Core Concepts
Transformers can express surprisingly large classes of string-to-string transductions, including first-order rational, regular, and polyregular functions, which can be simulated using variants of the RASP programming language.
Abstract
The paper studies the sequence-to-sequence mapping capacity of transformers by relating them to finite transducers. It introduces three variants of the RASP programming language as an intermediate representation:
B-RASP, which operates on Boolean values, can express exactly the first-order rational transductions.
B-RASP[pos], which adds positional information, can express all first-order regular transductions and more.
S-RASP, which adds a prefix-sum operation, can express all first-order polyregular transductions and more.
The paper shows that average-hard attention transformers can simulate S-RASP, and as a corollary, that transformer decoders are Turing-complete.
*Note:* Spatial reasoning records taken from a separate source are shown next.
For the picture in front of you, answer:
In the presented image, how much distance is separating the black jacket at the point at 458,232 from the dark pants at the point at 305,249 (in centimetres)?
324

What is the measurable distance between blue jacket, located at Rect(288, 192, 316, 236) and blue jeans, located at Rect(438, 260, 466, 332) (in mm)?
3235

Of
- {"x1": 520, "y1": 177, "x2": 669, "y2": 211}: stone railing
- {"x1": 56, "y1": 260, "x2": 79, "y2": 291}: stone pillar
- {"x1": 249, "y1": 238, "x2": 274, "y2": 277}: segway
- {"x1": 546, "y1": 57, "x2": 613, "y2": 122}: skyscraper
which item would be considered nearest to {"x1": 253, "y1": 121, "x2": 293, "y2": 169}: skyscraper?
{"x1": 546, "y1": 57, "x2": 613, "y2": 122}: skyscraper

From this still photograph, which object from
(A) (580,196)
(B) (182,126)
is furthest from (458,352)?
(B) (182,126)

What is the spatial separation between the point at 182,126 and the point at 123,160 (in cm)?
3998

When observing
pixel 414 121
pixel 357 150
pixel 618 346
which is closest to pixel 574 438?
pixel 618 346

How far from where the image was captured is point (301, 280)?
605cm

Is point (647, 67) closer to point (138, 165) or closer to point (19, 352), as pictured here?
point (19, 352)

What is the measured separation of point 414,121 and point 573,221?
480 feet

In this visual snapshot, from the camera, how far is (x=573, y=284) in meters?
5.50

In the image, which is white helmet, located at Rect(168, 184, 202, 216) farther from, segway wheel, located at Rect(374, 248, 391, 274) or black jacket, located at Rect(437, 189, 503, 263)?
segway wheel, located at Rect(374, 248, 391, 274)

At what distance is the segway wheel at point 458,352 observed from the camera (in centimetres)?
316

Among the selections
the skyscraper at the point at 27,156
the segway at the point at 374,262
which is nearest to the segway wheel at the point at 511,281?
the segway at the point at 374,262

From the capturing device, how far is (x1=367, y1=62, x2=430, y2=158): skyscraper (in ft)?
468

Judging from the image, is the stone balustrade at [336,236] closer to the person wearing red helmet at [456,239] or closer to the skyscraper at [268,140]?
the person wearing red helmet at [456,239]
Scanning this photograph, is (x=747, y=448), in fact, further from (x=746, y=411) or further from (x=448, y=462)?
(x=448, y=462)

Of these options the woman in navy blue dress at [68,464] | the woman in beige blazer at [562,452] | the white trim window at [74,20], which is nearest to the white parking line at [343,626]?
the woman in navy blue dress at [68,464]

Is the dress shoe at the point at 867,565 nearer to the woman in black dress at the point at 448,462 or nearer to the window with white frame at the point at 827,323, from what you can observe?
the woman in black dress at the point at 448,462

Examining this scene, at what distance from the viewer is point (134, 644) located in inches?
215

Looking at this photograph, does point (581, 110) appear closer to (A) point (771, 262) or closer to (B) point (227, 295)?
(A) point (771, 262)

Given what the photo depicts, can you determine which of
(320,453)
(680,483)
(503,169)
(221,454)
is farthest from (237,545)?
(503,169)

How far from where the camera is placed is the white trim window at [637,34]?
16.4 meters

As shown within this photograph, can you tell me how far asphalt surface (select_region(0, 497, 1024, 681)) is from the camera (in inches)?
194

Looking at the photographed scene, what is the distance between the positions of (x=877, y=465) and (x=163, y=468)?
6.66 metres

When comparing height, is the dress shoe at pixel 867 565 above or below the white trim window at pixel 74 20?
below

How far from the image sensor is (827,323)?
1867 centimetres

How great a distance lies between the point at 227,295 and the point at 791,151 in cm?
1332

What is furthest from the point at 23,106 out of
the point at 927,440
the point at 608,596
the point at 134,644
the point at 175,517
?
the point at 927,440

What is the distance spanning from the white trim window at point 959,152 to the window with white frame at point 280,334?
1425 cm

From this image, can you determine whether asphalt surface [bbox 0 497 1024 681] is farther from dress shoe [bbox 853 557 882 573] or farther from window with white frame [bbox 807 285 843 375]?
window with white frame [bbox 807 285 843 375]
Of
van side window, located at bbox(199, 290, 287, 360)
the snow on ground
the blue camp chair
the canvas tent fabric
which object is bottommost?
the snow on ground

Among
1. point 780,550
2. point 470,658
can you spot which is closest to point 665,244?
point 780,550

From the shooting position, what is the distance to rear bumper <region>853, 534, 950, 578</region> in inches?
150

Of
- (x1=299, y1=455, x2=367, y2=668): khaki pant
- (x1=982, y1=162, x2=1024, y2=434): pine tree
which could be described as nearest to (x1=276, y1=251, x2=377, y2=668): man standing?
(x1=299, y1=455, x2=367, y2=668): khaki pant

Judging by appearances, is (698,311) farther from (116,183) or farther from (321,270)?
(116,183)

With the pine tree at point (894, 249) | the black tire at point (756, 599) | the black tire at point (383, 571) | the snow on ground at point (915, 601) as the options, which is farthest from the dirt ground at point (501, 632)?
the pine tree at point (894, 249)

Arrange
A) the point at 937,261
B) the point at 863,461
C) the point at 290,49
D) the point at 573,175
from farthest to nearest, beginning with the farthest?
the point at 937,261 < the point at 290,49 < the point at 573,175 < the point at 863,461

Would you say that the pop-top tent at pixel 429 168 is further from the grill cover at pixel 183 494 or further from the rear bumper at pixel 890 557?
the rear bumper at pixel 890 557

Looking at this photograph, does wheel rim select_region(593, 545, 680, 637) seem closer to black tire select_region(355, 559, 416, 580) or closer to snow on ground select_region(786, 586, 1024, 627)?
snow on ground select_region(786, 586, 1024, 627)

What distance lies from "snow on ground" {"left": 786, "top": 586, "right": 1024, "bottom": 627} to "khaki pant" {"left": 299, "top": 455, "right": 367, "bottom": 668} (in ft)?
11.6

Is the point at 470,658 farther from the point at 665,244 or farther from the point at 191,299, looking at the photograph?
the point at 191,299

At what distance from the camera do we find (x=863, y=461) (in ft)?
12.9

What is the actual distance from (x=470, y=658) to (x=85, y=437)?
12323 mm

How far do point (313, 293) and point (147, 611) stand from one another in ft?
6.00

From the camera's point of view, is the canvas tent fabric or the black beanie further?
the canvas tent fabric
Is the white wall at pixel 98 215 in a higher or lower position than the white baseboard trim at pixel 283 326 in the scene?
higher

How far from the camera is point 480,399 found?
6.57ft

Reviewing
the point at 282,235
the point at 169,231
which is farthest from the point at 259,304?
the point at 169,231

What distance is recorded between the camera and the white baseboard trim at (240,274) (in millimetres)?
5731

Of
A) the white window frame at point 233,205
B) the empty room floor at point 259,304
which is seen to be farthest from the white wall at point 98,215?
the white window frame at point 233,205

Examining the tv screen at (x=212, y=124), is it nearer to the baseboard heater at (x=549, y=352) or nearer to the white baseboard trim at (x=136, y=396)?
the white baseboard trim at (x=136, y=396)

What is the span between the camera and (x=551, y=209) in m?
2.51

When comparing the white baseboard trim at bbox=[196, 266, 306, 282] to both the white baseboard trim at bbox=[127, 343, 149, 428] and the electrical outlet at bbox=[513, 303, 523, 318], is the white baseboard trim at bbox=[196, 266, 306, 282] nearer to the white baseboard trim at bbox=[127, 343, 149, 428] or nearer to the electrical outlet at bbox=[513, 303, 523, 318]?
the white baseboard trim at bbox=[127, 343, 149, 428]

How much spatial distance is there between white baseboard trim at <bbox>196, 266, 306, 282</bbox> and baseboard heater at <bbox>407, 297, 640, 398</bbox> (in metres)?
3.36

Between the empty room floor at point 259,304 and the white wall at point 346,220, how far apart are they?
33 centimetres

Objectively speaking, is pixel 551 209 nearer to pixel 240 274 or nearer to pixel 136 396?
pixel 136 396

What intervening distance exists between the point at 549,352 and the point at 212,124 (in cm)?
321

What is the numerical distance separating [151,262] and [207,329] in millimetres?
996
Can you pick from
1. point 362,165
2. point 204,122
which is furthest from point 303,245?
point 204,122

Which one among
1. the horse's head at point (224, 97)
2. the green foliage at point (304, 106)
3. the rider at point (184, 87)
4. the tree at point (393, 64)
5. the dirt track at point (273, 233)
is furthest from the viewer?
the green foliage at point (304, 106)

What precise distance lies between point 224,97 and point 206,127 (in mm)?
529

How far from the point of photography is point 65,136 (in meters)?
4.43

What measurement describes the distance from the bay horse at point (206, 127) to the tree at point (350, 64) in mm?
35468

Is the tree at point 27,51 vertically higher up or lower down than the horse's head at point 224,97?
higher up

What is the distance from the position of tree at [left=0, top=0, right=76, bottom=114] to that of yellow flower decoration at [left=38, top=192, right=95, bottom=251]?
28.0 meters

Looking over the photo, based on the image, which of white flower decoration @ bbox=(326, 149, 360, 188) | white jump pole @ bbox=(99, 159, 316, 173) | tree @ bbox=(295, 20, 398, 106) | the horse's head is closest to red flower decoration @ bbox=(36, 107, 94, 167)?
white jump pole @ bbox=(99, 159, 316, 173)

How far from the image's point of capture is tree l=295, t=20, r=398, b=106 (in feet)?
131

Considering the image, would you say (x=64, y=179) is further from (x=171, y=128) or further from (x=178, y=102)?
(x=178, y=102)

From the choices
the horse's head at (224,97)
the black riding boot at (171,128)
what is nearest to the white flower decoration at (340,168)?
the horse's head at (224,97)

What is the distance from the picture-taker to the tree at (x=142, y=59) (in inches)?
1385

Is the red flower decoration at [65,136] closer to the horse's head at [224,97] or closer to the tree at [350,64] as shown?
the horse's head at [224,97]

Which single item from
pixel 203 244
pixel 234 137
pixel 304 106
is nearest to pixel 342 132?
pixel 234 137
The paper also provides examples of transductions expressible in these RASP variants, including rotate-right, map-reverse, map-duplicate, copy-first-half, marked-square, and majority-rules. It demonstrates that some of these transductions, like majority-rules, are not polyregular.
Stats
The paper does not contain any key metrics or important figures to support the author's logic.
Quotes
"We study the sequence-to-sequence mapping capacity of transformers by relating them to finite transducers, and find that they can express surprisingly large classes of transductions."
"Finally, we show that masked average-hard attention transformers can simulate S-RASP."
"A corollary of our results is a new proof that transformer decoders are Turing-complete."